SET PROBLEM: Write the next part of the passage on Derrida's The Politics of Friendship and national self-image, picking up after its final sentence.

TEXT EXTRACT:
/---

Jacques Derrida’s book, The Politics of Friendship, spends a swathe of papyrus exploring and questioning the work of Carl Schmitt’s The Concept of the Political. Schmitt claimed that, going all the way back to ancient Athens, there were two types of social conflict: the first, stasis, involved rigorous debate and argument between members of one natural nation and the second, polemos, was all out war against an external and incomprehensibly different Other (Derrida, 114).
As Canadians and as AU students, we share in the foibles and falsehoods of others and that includes both other people and other nations; in theory the whole world is our virtual domain. However, to hold our egos together, we require a certain pedestalization of self even if that means refraining from admitting our less desirable traits. We say that, in truth, we are good people, likable and honest. “Despite the value that must be accorded to the ‘true’ and to the ‘veracious’, it might even be possible that the very thing constitutive of the ‘value of good and honoured things-and virtue is one of them-is related, knotted, entangled – perhaps (vielleicht) identical in its essence to its antithesis, to wicked things. ‘Perhaps!’” (Derrida, 30). We see what we want to see in the mirror and no mirror tells a more varnished truth than that into which a nation gazes on its birthday.

\---

INFORMATION SHOWN:
/---

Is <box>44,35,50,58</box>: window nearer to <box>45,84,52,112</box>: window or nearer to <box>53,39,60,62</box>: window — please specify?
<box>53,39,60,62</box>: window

\---

RESPONSE TO THE EXERCISE:
As AU students, on Canada Day we occupied two unique positions: firstly as inhabitants of a country whose neighbour is ten times larger and with a revolutionary history outlined in vivid and assertive pronouncements. Secondly, we identify as students in a university that, for most of us, doesn’t exist as a physical campus, classroom, or playground; our incarnation as students varies vastly from our brethren in traditional educational settings. Derrida preaches humility in the face of our desire to feel universally superior in our traits; he says that a “surplus of freedom” leads us to believe ourselves almost invincible at the moral level; we rest on our laurels of democracy and comfort (Derrida, 36). And hey, when you’re the only voice in your private classroom or public CBC who’s going to question your assertions? We often feel that perhaps our gentle Canadian hand in the world is the way forward for all nations but “the friends of the ‘perhaps’ are the friends of truth. But the friends of truth are not, by definition, in the truth; they are not installed there as in the padlocked security of a dogma and the stable reliability of an opinion” (Derrida, 43). We have to question the unquestionable, even if that means casting a shadow over our own illustriousness.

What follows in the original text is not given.